Carrillo ha rechazado categóricamente estas acusaciones. En entrevista con El Tiempo afirmó que se trata de "unas acusaciones muy irresponsables, falaces, y que lo único que está buscando en este momento es hacer daño". El director de la UNGRD también sugirió que los señalamientos de Rodríguez responden a motivaciones políticas, algo que según él violentaría la neutralidad que deben mantener los funcionarios públicos.
Pero las denuncias de Rodríguez no se quedan en Carrillo. También ha apuntado contra Juliana Guerrero con acusaciones graves. Asegura que Guerrero se "ufanaba de tener vínculos con el ELN" y que "decía que era amiga de ellos y tenía relación", lo que habría generado temor en quienes trabajaban con ella. Rodríguez también afirma que fue ella quien reveló que Guerrero "no tenía los títulos profesionales de manera legal" y dice que compartió esta información con el presidente Petro. Desde entonces, asegura, Guerrero se convirtió en su enemiga. Rodríguez describe a Guerrero como alguien que maneja el poder en varias entidades y que incluso se habría encargado de desprestigiar a la vicepresidenta Francia Márquez.

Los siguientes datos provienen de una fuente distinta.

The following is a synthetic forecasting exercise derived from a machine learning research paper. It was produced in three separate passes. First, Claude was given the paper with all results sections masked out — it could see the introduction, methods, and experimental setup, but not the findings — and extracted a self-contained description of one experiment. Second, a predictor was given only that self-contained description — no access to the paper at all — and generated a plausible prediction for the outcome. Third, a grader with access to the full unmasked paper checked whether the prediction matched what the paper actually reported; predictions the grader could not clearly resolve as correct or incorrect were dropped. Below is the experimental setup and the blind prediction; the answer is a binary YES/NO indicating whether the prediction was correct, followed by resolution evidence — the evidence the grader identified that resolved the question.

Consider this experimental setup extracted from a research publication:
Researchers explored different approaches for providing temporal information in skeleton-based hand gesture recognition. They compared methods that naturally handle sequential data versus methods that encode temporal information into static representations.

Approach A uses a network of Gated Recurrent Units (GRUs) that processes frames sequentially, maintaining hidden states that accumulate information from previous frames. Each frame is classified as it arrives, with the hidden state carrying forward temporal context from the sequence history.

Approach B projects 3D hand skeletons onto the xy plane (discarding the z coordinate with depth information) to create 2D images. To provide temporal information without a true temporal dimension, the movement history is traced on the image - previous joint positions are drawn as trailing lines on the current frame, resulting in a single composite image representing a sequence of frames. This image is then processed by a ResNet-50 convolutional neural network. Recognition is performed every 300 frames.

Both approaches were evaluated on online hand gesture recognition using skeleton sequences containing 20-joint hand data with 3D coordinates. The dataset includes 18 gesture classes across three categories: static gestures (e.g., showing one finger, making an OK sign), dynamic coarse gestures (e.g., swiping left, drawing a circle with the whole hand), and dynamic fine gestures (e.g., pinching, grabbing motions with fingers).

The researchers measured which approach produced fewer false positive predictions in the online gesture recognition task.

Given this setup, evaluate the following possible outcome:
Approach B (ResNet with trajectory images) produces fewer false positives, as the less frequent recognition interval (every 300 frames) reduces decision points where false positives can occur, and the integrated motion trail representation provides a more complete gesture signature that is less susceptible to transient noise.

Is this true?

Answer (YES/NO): NO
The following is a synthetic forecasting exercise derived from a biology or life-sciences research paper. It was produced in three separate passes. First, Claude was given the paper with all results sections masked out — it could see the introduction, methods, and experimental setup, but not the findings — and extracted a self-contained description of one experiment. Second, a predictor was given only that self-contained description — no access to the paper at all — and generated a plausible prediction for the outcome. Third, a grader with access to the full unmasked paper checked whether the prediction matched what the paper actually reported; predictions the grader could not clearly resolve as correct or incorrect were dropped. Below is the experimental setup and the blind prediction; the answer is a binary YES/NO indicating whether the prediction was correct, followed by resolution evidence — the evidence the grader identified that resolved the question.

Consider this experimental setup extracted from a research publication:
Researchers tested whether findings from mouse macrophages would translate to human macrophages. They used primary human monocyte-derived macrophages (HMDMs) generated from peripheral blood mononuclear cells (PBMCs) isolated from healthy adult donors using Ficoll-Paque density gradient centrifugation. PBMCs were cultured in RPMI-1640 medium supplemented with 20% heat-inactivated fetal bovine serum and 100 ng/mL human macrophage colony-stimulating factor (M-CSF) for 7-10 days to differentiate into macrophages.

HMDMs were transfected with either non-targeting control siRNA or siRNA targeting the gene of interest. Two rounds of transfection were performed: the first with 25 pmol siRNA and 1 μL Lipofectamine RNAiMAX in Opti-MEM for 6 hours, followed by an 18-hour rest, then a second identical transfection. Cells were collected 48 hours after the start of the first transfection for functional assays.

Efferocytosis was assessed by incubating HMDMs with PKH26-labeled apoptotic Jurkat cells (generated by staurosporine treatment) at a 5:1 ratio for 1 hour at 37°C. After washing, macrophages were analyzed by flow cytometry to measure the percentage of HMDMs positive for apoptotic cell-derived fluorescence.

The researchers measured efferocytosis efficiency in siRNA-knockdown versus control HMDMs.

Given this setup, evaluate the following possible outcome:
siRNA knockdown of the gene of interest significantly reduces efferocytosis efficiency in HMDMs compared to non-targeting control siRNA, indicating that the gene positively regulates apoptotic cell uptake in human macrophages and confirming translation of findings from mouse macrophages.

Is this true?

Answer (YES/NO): YES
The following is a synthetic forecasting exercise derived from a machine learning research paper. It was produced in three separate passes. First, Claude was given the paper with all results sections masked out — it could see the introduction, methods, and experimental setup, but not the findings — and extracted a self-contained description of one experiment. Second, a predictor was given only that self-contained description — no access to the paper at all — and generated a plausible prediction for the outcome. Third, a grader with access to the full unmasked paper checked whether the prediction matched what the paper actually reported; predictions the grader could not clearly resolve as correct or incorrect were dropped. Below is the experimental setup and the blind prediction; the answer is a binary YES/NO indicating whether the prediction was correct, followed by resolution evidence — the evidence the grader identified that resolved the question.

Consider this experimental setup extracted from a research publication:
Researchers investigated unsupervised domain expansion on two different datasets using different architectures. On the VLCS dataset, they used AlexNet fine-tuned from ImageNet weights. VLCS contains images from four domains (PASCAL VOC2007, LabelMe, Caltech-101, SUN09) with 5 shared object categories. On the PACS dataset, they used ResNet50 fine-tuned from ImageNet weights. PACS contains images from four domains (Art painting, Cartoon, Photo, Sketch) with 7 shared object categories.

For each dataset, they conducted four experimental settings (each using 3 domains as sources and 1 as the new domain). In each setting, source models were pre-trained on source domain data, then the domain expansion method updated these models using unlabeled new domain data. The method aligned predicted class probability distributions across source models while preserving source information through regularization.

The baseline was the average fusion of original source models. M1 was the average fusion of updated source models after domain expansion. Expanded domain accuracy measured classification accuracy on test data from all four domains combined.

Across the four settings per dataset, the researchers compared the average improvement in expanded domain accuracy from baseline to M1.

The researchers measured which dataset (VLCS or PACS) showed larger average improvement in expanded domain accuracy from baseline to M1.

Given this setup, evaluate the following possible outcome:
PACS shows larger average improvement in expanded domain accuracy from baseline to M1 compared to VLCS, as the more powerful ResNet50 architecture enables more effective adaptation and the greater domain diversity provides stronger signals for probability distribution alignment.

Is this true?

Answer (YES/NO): YES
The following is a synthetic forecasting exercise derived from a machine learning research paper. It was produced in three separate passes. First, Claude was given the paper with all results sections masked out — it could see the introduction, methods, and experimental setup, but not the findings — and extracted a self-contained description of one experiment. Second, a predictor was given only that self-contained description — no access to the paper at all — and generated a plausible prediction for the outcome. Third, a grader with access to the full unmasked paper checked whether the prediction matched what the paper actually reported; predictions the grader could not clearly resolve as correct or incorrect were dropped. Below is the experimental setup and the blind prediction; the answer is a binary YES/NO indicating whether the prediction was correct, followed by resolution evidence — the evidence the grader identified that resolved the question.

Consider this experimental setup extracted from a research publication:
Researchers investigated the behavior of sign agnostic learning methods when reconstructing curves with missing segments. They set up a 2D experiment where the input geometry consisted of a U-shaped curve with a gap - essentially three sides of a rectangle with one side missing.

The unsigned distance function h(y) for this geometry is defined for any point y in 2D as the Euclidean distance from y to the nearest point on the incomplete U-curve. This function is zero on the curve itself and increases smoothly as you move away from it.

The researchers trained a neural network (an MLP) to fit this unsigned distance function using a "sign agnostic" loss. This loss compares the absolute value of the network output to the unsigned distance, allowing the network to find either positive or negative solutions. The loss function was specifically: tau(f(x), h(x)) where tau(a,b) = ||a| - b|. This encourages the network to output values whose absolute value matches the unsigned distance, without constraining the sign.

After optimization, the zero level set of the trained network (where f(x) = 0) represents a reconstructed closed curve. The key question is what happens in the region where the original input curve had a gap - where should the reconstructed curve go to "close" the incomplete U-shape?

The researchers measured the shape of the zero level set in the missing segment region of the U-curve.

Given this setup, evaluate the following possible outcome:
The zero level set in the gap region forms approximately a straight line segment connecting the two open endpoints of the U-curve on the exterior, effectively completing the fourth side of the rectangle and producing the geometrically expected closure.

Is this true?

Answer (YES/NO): YES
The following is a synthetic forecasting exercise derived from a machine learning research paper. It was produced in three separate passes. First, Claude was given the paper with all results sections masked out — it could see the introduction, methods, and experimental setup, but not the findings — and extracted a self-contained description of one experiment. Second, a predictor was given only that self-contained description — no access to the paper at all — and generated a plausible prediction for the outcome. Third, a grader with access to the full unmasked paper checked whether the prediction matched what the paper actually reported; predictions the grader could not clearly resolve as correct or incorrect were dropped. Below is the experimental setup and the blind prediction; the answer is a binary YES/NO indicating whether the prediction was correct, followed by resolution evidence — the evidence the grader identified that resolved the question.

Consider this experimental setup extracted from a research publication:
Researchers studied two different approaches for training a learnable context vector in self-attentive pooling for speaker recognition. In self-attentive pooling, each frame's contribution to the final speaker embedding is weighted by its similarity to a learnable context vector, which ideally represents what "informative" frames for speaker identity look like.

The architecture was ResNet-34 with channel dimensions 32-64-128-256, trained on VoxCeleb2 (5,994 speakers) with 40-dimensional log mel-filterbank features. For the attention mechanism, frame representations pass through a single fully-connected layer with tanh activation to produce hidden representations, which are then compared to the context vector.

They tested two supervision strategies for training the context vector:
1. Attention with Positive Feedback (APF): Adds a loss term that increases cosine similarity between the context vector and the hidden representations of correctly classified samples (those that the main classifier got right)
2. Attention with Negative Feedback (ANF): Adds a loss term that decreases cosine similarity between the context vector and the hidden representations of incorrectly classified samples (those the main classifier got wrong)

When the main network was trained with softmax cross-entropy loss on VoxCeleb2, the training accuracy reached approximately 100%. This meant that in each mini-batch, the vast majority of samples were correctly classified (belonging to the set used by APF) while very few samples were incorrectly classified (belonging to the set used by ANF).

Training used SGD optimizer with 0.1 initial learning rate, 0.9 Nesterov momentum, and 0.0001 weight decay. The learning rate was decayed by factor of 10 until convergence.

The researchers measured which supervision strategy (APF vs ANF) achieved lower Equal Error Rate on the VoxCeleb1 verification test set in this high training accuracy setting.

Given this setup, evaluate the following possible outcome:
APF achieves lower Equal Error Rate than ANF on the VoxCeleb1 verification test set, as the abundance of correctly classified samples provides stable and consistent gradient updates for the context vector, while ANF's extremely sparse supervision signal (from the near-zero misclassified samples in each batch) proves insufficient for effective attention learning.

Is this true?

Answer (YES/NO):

Para entender la gravedad legal de lo que se denuncia, el abogado penalista Andrés Arteaga explicó a EL COLOMBIANO que las exigencias de dinero para no divulgar información constituyen claramente extorsión. "Este es un delito grave que implica constreñir a una persona para obtener un provecho ilícito, y su configuración dependerá de que se logre identificar quiénes son los responsables y que efectivamente existió esa presión ilegítima", subrayó el abogado, señalando que según el Código Penal la pena puede alcanzar de 16 a 24 años de prisión. Sobre las amenazas que también ha denunciado Rodríguez, Arteaga aclaró que este delito "requiere que exista una conducta idónea para generar temor o zozobra relevante" y podría castigarse con 4 a 8 años de cárcel.